Textauszug ▸
★ ★ ★

Gericht OLG Brandenburg 4. Senat für Familiensachen Entscheidungsdatum 16.07.2024
Aktenzeichen 13 UF 71/24 ECLI ECLI:DE:OLGBB:2024:0716.13UF71.24.00
Dokumententyp Beschluss Verfahrensgang -
Normen

Tenor

1. Die Beschwerde des Antragsgegners gegen den Beschluss des Amtsgerichts N... vom 08.03.2024 - 21 F 13/24 - wird zurückgewiesen.

2. Der Antragsgegner hat die Kosten seines Rechtsmittels zu tragen.

3. Der Wert des Beschwerdegegenstands wird auf 4.000 € festgesetzt.

Gründe

I.

Der Antragsgegner wendet sich gegen die Übertragung des Aufenthaltsbestimmungsrechts für seine beiden Töchter auf deren Mutter, die Antragstellerin, allein.

Seit der Trennung ihrer - für beide Kinder gemeinsam sorgeberechtigten - Eltern im Januar 2023 leben die beiden Mädchen im Haushalt der Mutter. R… hat keinen, A… sporadischen Kontakt zum Vater.

Nachdem die Antragstellerin den Antragsgegner vorgerichtlich vergeblich um Zustimmung zu einem beabsichtigten Umzug der beiden Mädchen mit ihr nach H… / B… zum Ende des Schuljahrs 2024 gebeten hat, hat sie mit verfahrenseinleitendem Antrag vom 16.01.2024 (Bl. 1) die Übertragung des Aufenthaltsbestimmungsrechts auf sich allein geltend gemacht. Sie wolle in die Nähe ihres neuen Lebenspartners ziehen, habe in H… Aussicht auf Wohnraum und Arbeit, und die beiden Mädchen hätten signalisiert, gerne mit ihr nach dorthin umziehen zu wollen.

Der Antragsgegner ist dem mit Schriftsatz vom 20.02.2024 (Bl. 19) entgegen getreten. Mit dem beabsichtigten Umzug würde sein und der Kinder Wohnort rund 170 km auseinander liegen, was gegenseitige Besuche erheblich erschweren und zu einer Entfremdung zwischen ihm und den Kindern führen würde. Auch werde sich der Schulwechsel und die Entwurzelung der Mädchen aus ihrem gewohnten Umfeld in N… nachteilig auf ihr Wohl auswirken.

★ ★ ★

Bereitgestellte Daten ▸
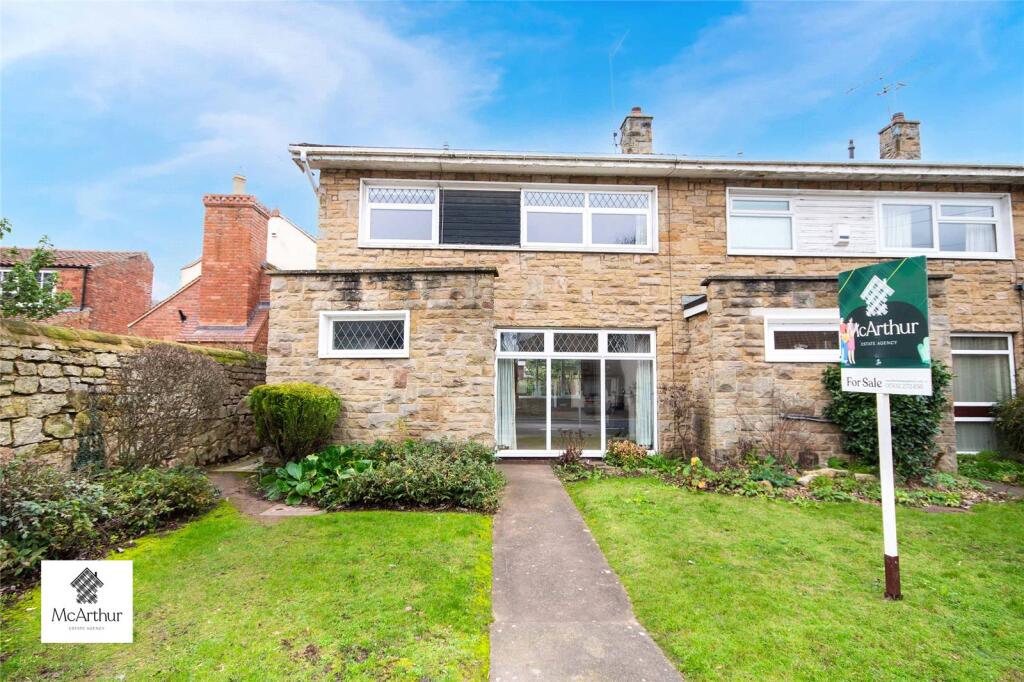 Main image of property: Castle Gate, Tickhill, Doncaster, South Yorkshire, DN11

★ ★ ★

Aufgaben ▸
1. Wie weit würden laut dem Beschluss des OLG Brandenburg die Wohnorte des Antragsgegners und der Kinder nach dem beabsichtigten Umzug auseinanderliegen?
2. Greifen Sie den Beschluss des OLG Brandenburg nach seinem letzten Satz auf und schreiben Sie ihn weiter.
Die Auflistung ist eigenständiges Material und gehört nicht zum Beschluss des OLG Brandenburg.

Lösungen ▸
1. Rund 170 km.

2.
Das Amtsgericht hat den beiden Mädchen eine Verfahrensbeiständin bestellt und sie in deren Anwesenheit am 29.02.2024 persönlich angehört. Wegen des Inhalts der Anhörung wird auf den Vermerk vom selben Tag (Bl. 31) verwiesen.

Durch die angefochtene Entscheidung vom 08.03.2024 (Bl. 36) hat das Amtsgericht - der Empfehlung der Verfahrensbeiständin in ihrer schriftlichen Stellungnahme vom 19.02.2024 (Bl. 15), die sie im Anhörungstermin der erwachsenen Verfahrensbeteiligten und des Jugendamts vom 21.02.2024 (Bl. 24) vertieft hat, folgend, die gemeinsame elterliche Sorge der Eltern in Ansehung des Aufenthaltsbestimmungsrechts für die beiden Mädchen aufgehoben und auf die Mutter allein übertragen. Angesichts des tiefgreifenden Dissenses der Eltern betreffend den Lebensmittelpunkt der beiden Mädchen sei die Aufhebung der gemeinsamen elterlichen Sorge insoweit erforderlich. Da die Mädchen seit der Trennung ausschließlich in der Obhut der Antragstellerin lebten, keinen oder kaum Kontakt zum Antragsgegner pflegten, diesen auch - wie beide in ihrer persönlichen Anhörung mitgeteilt hätten - nicht zu treffen wünschten, und überdies den Wunsch geäußert hätten, mit der Mutter nach H... umzuziehen, diene die Übertragung des Aufenthaltsbestimmungsrechts auf die Mutter allein dem Kindeswohl am besten.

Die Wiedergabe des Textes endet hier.